◆ What you have to do: Copy each line of the data below with the word "взаимодействия".

[Data excerpts]
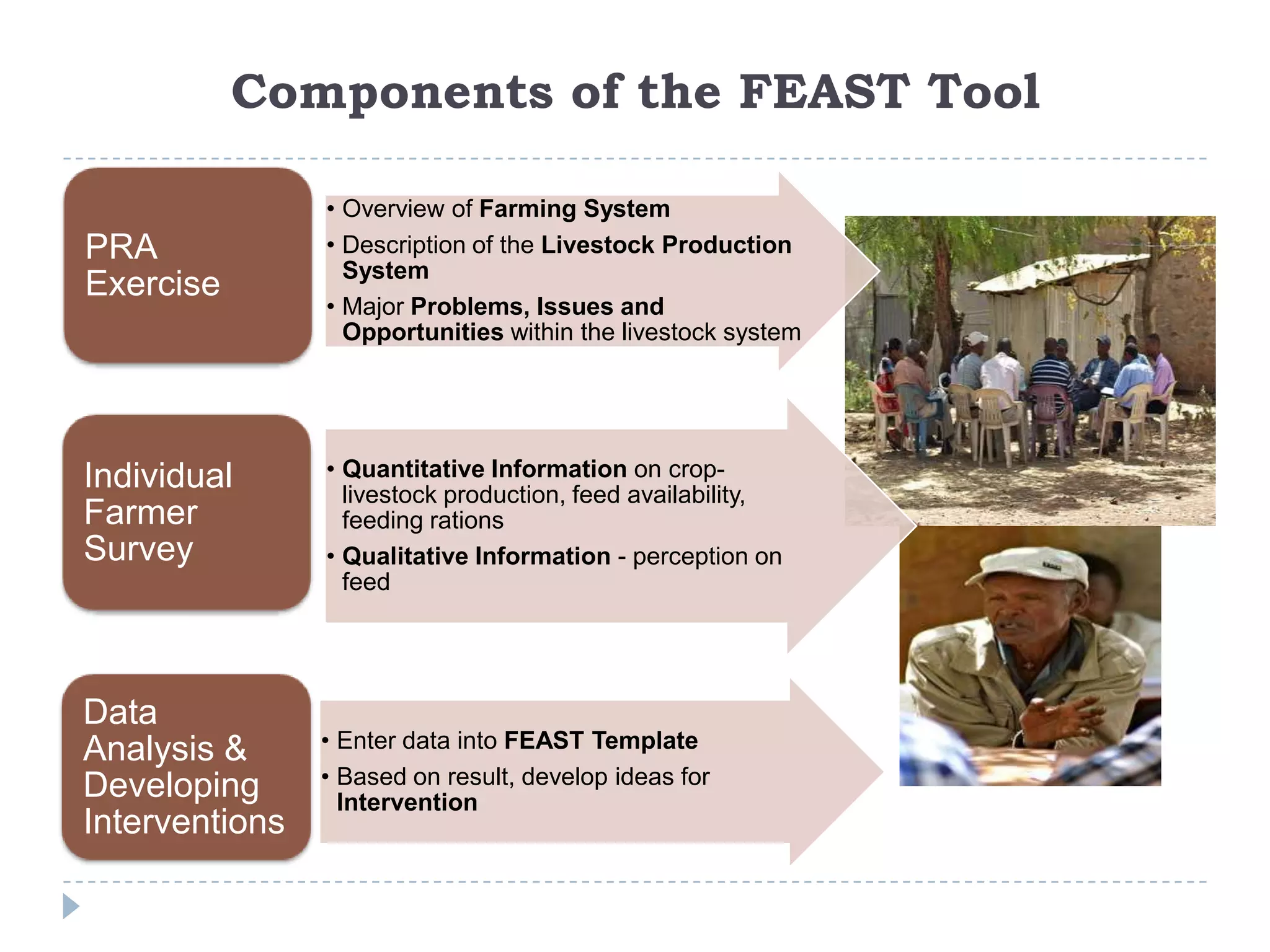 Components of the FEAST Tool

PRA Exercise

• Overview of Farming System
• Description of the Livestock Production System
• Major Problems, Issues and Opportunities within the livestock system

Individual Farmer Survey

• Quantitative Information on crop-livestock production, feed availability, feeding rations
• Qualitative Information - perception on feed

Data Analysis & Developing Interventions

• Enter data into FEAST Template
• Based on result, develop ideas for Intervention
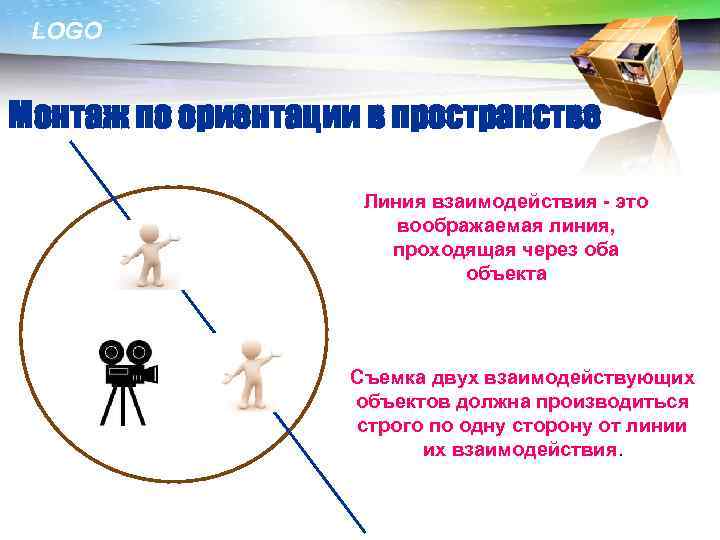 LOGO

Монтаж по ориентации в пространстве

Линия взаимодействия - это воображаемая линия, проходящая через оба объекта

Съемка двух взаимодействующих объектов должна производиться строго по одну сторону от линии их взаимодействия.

==

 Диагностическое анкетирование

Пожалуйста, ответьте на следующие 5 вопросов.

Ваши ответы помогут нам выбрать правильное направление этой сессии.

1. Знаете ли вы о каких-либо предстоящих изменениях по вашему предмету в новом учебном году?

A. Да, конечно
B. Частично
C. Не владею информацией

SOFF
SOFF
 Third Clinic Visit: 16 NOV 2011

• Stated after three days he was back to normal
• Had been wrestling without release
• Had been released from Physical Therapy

◆ Output for this task:
Линия взаимодействия - это воображаемая линия, проходящая через оба объекта
Съемка двух взаимодействующих объектов должна производиться строго по одну сторону от линии их взаимодействия.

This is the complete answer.